Caio Pacheco foi levado à delegacia após incômodo de
policiais com apresentação de espetáculo pró-desmilitarização.
Cerca de dez viaturas da Polícia Militar e da Guarda
Municipal de Santos (SP) interromperam uma apresentação do espetáculo BLITZ, da
Trupe Olho da Rua, na tarde deste domingo (30) e algemaram o ator e diretor
Caio Martinez Pacheco. Ele foi encaminhado o 1º Distrito Policial de Santos e
liberado no final da noite do mesmo dia.
O espetáculo de humor faz críticas ao militarismo e critica
abusos e mortes cometidas pela corporação. No momento da abordagem da PM, o
grupo apresentava a cena intitulada "Pacificação", na qual utilizam
uma bandeira do Brasil e do Estado de São Paulo invertidas. Parte do cenário e
adereços da companhia e celulares de espectadores, que filmaram a ação, foram
apreendidos pela PM.
A polícia registrou um boletim de ocorrência contra Pacheco
por desacato à autoridade e resistência à prisão, e o ator será autuado pelo
uso indevido de símbolos nacionais.
"Isso é absurdo. Hoje em dia os símbolos do país
estampam chinelos, roupa de praia, bolsa e qualquer tipo de mercadoria, mas
estamos cerceados de utilizá-los quando queremos formalizar uma crítica ao
Estado", criticou o diretor.
Ele pontua que o grupo pesquisa o tema da militarização há
mais de dois anos, o que sustenta a argumentação dos temas sobre o extermínio
de negros e periféricos e outras questões ligadas à repressão que o espetáculo
apresenta através do escracho. O roteiro do espetáculo foi montado em diálogo
com o Movimento Mães de Maio, que reúne, em busca de Justiça, mães cujos filhos
foram assassinados vítimas da ação do Estado.
Pacheco lembra que grupo já havia apresentado a peça na
mesma praça e, algumas das vezes, havia notado a presença da PM nos arredores,
mas nunca houve tumulto ou ameaça como nesta última apresentação. "Eles
quebraram todas as barreiras que garantem a liberdade de expressão",
afirmou.
Abordagem
A atriz e produtora do espetáculo, Raquel Rollo, conta que a
interrupção se deu por policiais "extremamente incomodados como o tema do
espetáculo". "Começamos a perceber que várias viaturas estavam
chegando.

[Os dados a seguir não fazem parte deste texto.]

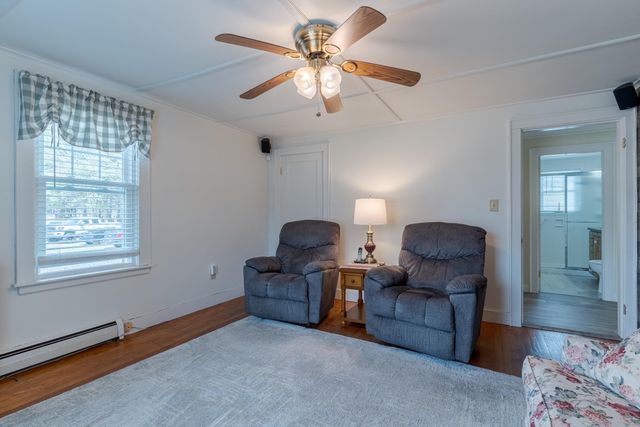 213 Route 108, Somersworth, NH 03878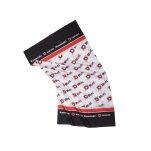 2025 BbKRT NeckWarmer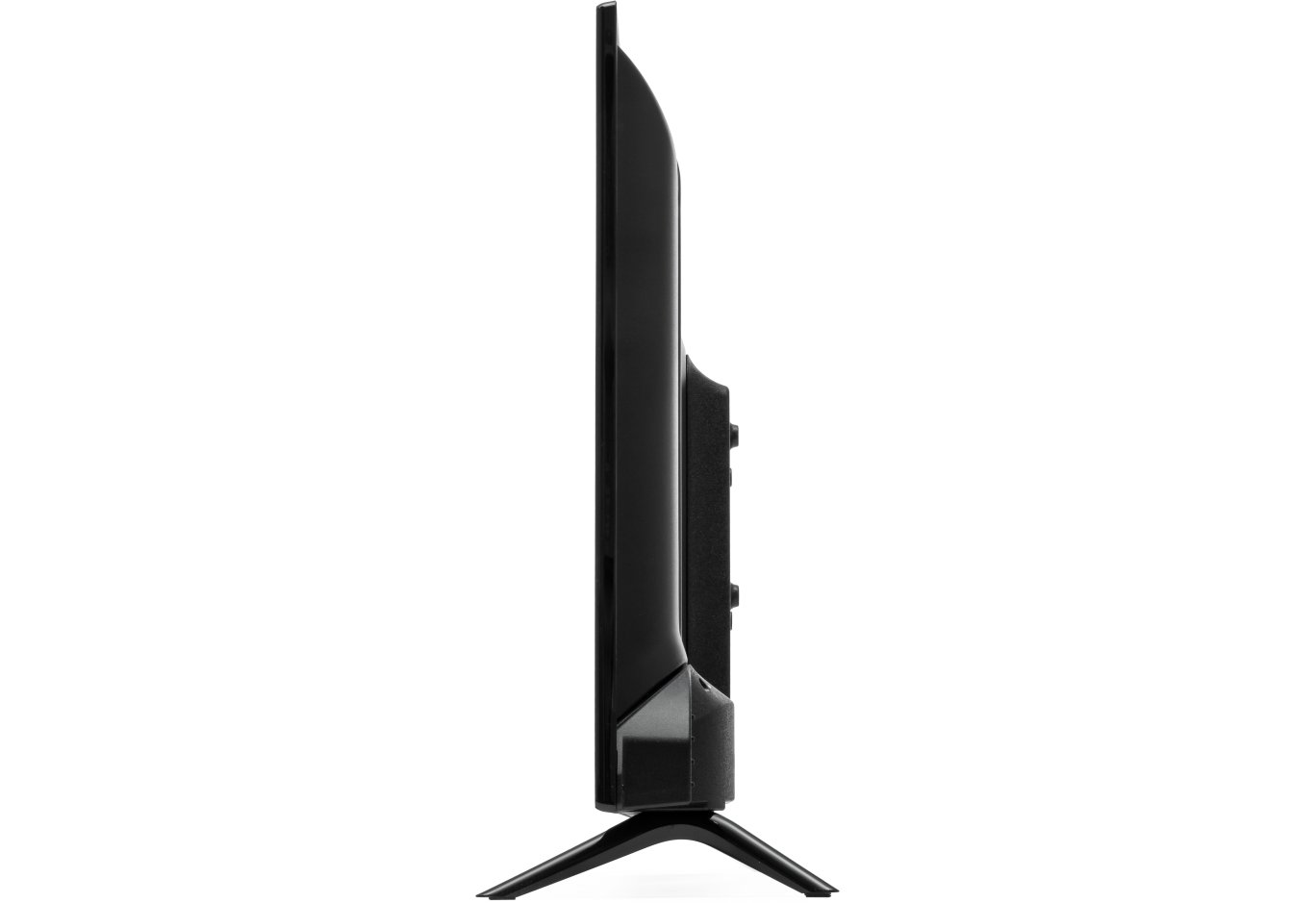 Телевізор Vinga L32HD24B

Um dos policiais chegou gritando que 'aquela merda ia acabar'. Eles
desceram com armas em punho, não só pistolas, mas submetralhadora",
relata.
Rollo considera a abordagem como uma "volta à
barbárie". "É muito complicado quando temos que debater com um
policial militar o que podemos ou não fazer dentro da arte, sendo que a nossa
liberdade de expressão e a utilização do espaço público estão garantidas na
constituição", criticou a atriz.
Além do ambiente político de "quebra de
institucionalidade" no âmbito nacional, Pacheco relaciona o fato a um
decreto de 2014 que entrou em vigor há três semanas no município e que regula a
utilização do espaço público e insere uma série de dificuldades burocráticas.
"Eles criaram várias situações envolvendo a guarda
municipal e os artistas e coletivos que ocupam as praças de Santos. Tudo isso
colaborou para que a polícia se sentisse no direito de tomar uma atitude como
essa, de interromper algo com que eles não concordavam", disse ele.
Contemplado para montagem de espetáculos inéditos pelo
Programa de Ação Cultural, o ProAC, em 2014, a Trupe Olho da Rua tem 15 anos e
já fez mais de 40 apresentações do espetáculo BLITZ - Um Império que Nunca
Dorme e agora entrará com a peça em cartaz em 17 cidades, após recursos de um
novo edital do governo estadual.
Em nota, o comando do policiamento da Baixada Santista
afirmou que pediu os registros documentais da ocorrência e analisará a conduta
dos policiais militares. Já a assessoria da Polícia Militar foi contatada por
e-mail pela reportagem, mas não se posicionou até o fechamento.